How Larry Feldman keeps Subway ahead of competitors

Provide support

Feldman points to four areas that have been critical to Subway’s success: product, control, simplicity, and support. The brand’s ability to adapt and grow while maintaining simple and consistent operations has helped make it ubiquitously appealing while allowing it to go places other fast food chains can’t, for example, YMCA’s, school systems, colleges, universities, and hospitals.

“If you’re a food service director in a hospital, you’d say, ‘Why would I bring a McDonald’s into the lobby when our whole message is about health?’ Feldman says. “And then when you look at other competitors and they’re still back in the 80’s as a sandwich concept with some increasing regard for things like calorie count and health message because they have to be, because the public demands it.”

But Feldman says that it’s the last pillar — support — that’s played the biggest role in the company’s success.

Before the company’s development agent model, support for restaurant locations typically came from corporate employees. Now that’s changed to where franchisees have a local team to back their success anywhere in the world.

“When you live the community you have someone that’s a phone call away,” Feldman says. “It’s not calling the corporate office and saying ‘Hey, I need help when can you send somebody down?’…as opposed to somebody who could be there that day. And that’s why Subway has been so successful. We have boots on the ground in every single city in the U.S. and now in 102 countries around the world. So if I have a problem, I am there and being supported.”

The company also has one of the lowest franchise fees in the country, which Feldman says points to the profitability of the concept. Rather than making the money on the sale of franchises, the company makes money off of the profitability of the stores that it helps succeed. Having all four pieces — product, control, simplicity and support — is really what’s allowed Subway to “build a better mousetrap” than competitors in the marketplace, Feldman says. During the worst economy, Subway’s numbers are staggering. It’s achieved continual upward increases in customer base, marketing and advertising and average unit volume.

“These are all things that are basics, but I think over the years we’ve really forgotten those basics,” Feldman says. “Now more than ever, now that people are really concerned about their dollar and where that goes — you need to show them that you are the best, that you bring the best value to them, and you are there for them if there are issues.

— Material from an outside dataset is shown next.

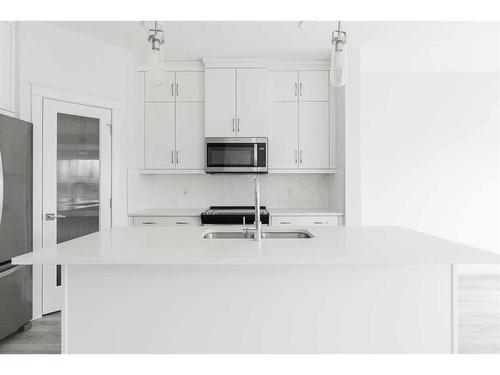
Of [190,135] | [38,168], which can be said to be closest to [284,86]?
[190,135]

“For us it really is a Cinderella story, in that we were very different then than we are now. When I went to college the only choice was a foot long sub. The menu was very limited. There probably were about eight sandwiches. Now, Subway has become more of the healthy alternative. We have morphed into the concept where everyone can go to get their lunch, their dinner and now their breakfast.”

The Feldman File:

Name: Larry Feldman
Title/Company: CEO, Subway of South Florida
Title/Company: CEO, Subway Development Corporation in Washington, D.C.

Born: Brooklyn, New York

Education: B.A., University of Bridgeport, J.D., Brooklyn Law School

What would you do if you weren’t doing your current job?

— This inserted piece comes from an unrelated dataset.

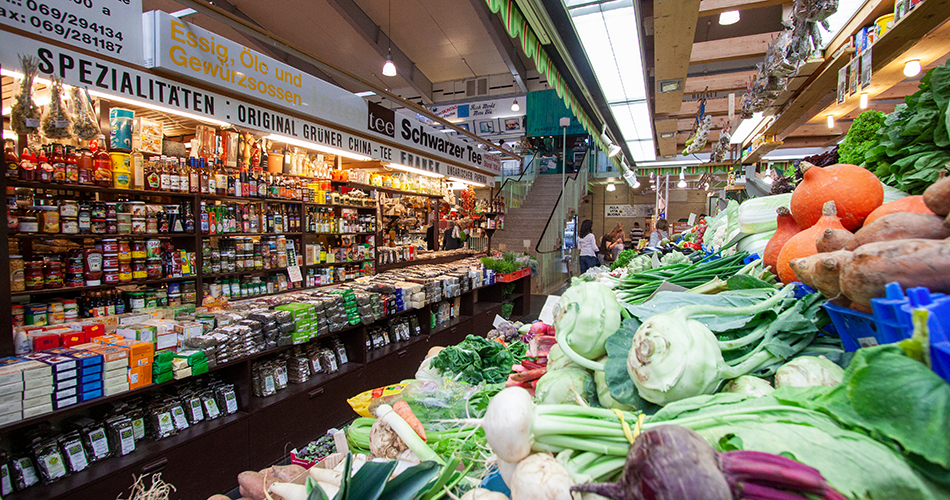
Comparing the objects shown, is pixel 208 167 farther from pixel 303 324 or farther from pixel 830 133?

Be a lobbyist in Washington, D.C.

What would your friends be surprised to find out about you?

I cry at sappy TV commercials and movies.

If you could have dinner with one person you’ve never met, who would it be and why?

President Clinton. His caring and concern for the world and its people is admirable.

What do you to regroup on a tough day?

I watch a great action movie.

What do you do when you’re not working?

I spend time doing anything with my family.